### Instructions for the task
Replace "Fishing" with "Sailing" throughout the records below, keeping all other text unchanged. Leave the pictures out of your answer.

Scraped caption text data
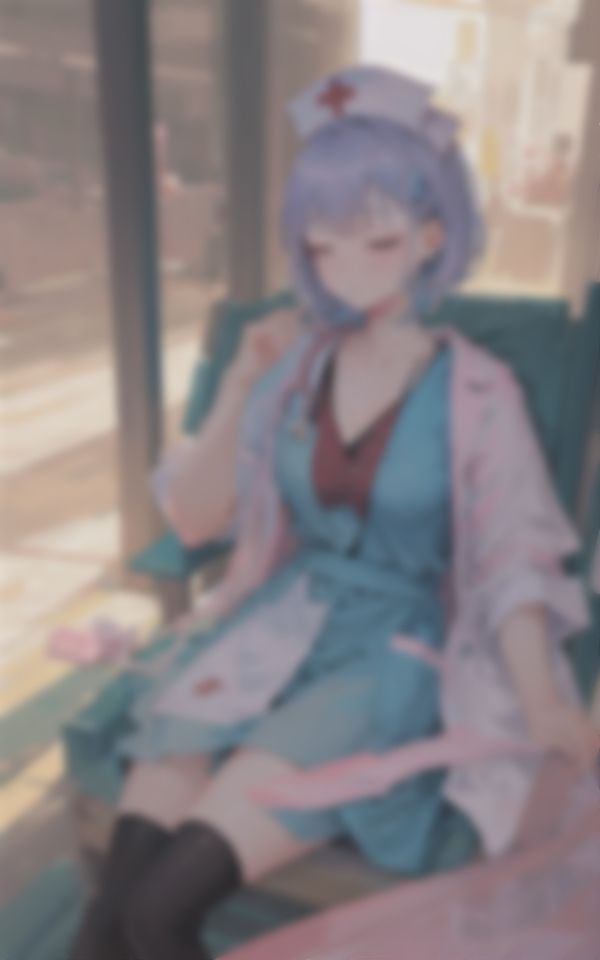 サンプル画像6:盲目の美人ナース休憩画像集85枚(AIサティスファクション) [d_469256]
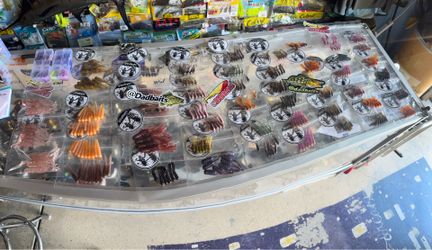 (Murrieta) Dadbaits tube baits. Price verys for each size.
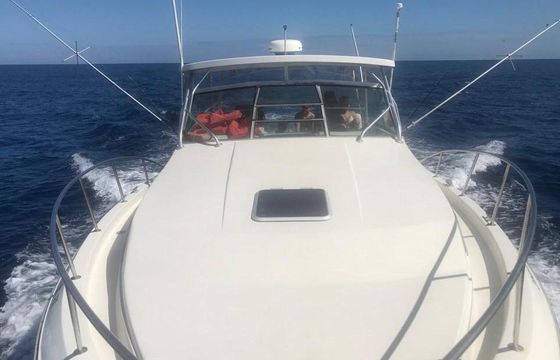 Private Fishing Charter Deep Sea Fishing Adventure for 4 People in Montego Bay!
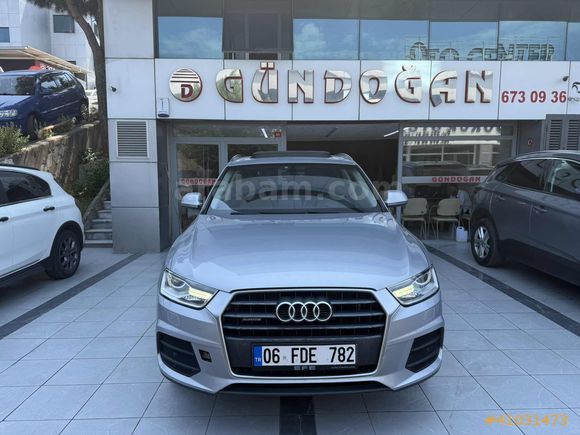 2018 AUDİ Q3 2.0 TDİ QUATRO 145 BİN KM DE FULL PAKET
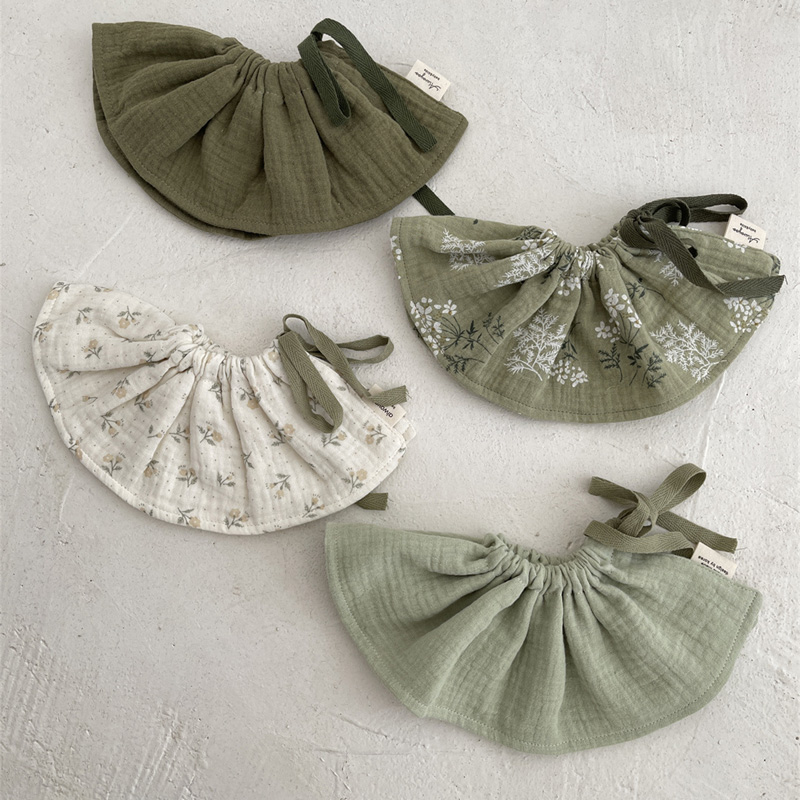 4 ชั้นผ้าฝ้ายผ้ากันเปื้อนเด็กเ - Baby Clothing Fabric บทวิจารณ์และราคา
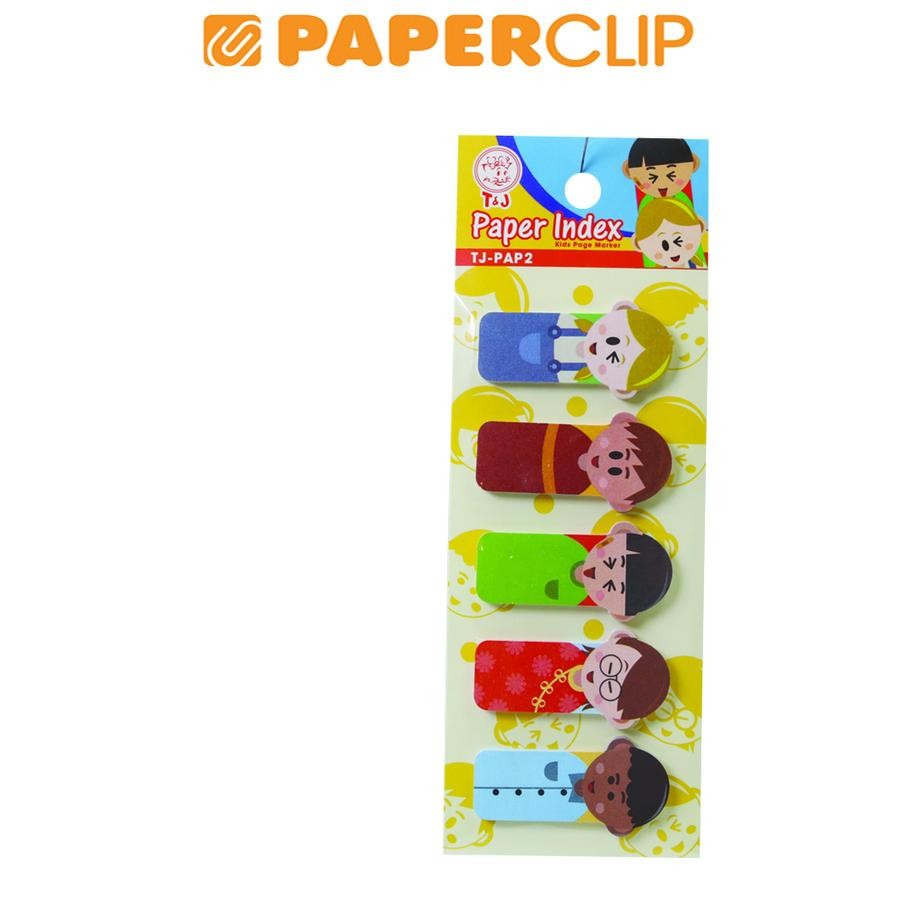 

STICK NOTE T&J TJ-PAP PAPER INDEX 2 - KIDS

### Problem solution
 サンプル画像6:盲目の美人ナース休憩画像集85枚(AIサティスファクション) [d_469256]
 (Murrieta) Dadbaits tube baits. Price verys for each size.
 Private Sailing Charter Deep Sea Sailing Adventure for 4 People in Montego Bay!
 2018 AUDİ Q3 2.0 TDİ QUATRO 145 BİN KM DE FULL PAKET
 4 ชั้นผ้าฝ้ายผ้ากันเปื้อนเด็กเ - Baby Clothing Fabric บทวิจารณ์และราคา

STICK NOTE T&J TJ-PAP PAPER INDEX 2 - KIDS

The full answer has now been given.